= Passage to read =
········

Theory of knowledge—guide

Preliminaries

TOK diagrams

The traditional TOK diagram

Figure 1

Teachers and students may find figure 1 useful as a pictorial representation of the TOK course.

Because the course is centred on student reflection and questioning, the diagram places the knower(s), as individuals and as groups, at the centre.

Surrounding the knower(s), four ways of knowing are identified, which permeate an exploration and interpretation of the world: the receipt of stimuli through sense perception, affected, perhaps, by an emotional and spiritual dimension labelled as emotion, formulated and expressed through language, and shaped by attempts, through reason, to seek order and clarity.

Within the perimeter, areas of knowledge are identified, which represent a classification of knowledge into subject areas, many of which the student pursues in the Diploma Programme. Six such subject areas are included: mathematics, natural sciences, human sciences, history, the arts, and ethics. No solid barrier, however, separates the ways of knowing and the areas of knowledge, because it can be maintained that the questions “How do I know?” (pertaining to ways of knowing) and “What do I know?” (pertaining to areas of knowledge) interact.

These three elements of the diagram correspond to three of the major divisions of the guide that follow: knowledge issues, knowers and knowing; ways of knowing; and areas of knowledge. Teachers may wish to structure their TOK courses accordingly.

········

= Problem 1 =
According to the TOK guide passage, what does the diagram place at the center?
= Problem 2 =
Please copy the TOK guide passage word for word, starting at "Preliminaries" and ending at "the TOK course.".

= Information provided =
········

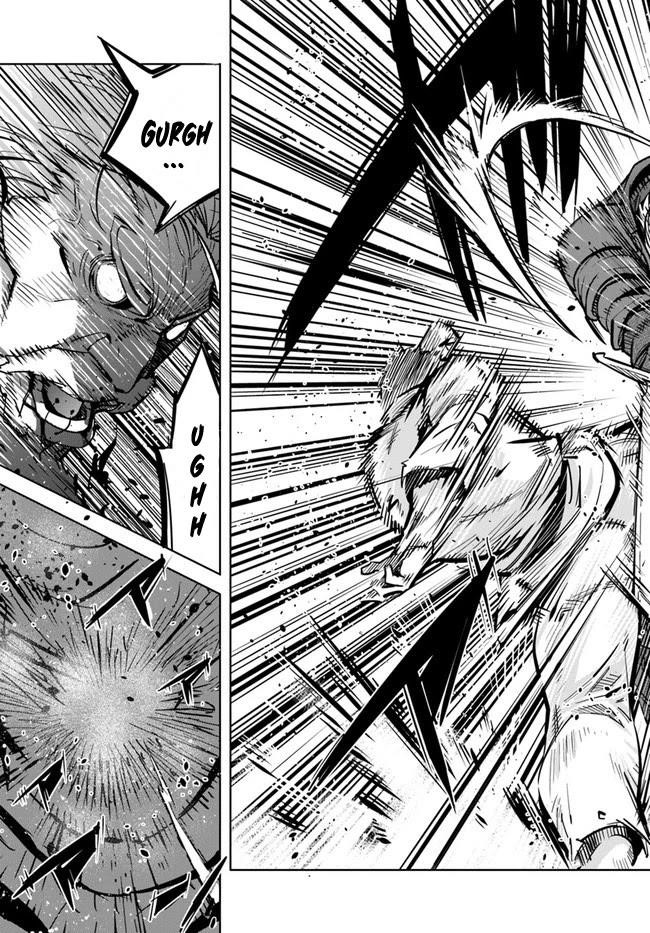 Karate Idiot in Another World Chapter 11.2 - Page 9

········

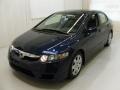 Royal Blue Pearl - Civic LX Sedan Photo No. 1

········

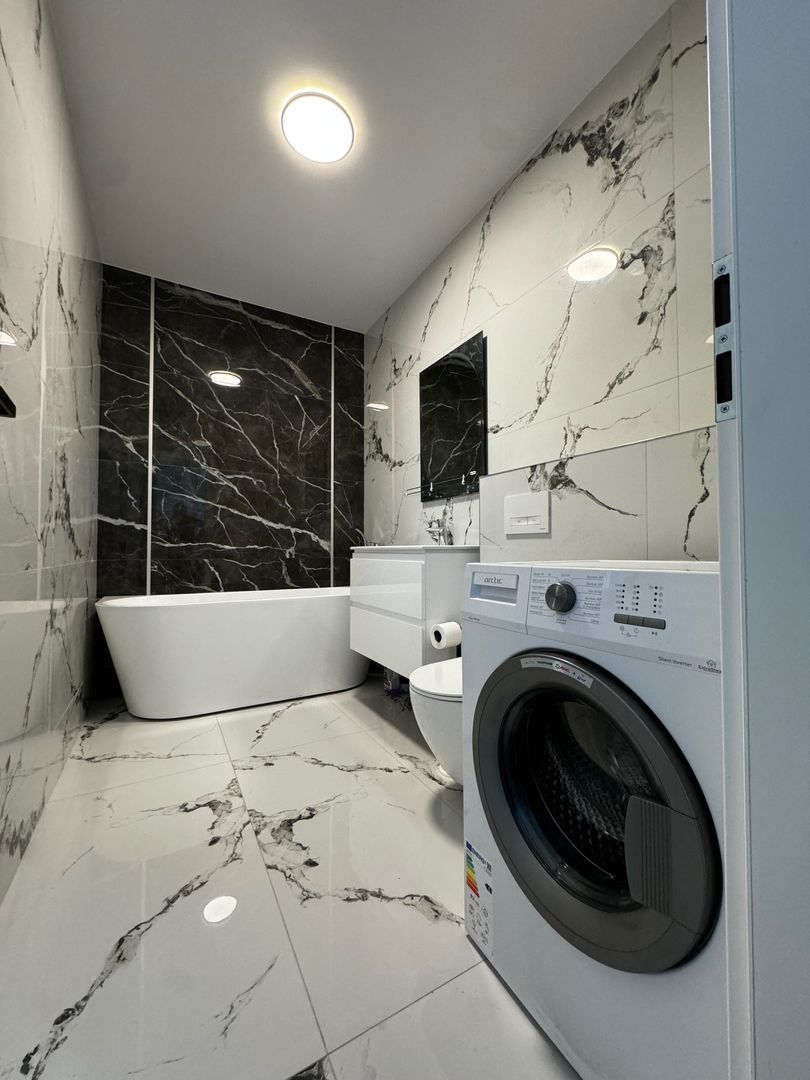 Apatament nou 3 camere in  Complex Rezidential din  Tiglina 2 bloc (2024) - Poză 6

········

= Your solution 1 =
The knower(s), as individuals and as groups.

= Your solution 2 =
Preliminaries

TOK diagrams

The traditional TOK diagram

Figure 1

Teachers and students may find figure 1 useful as a pictorial representation of the TOK course.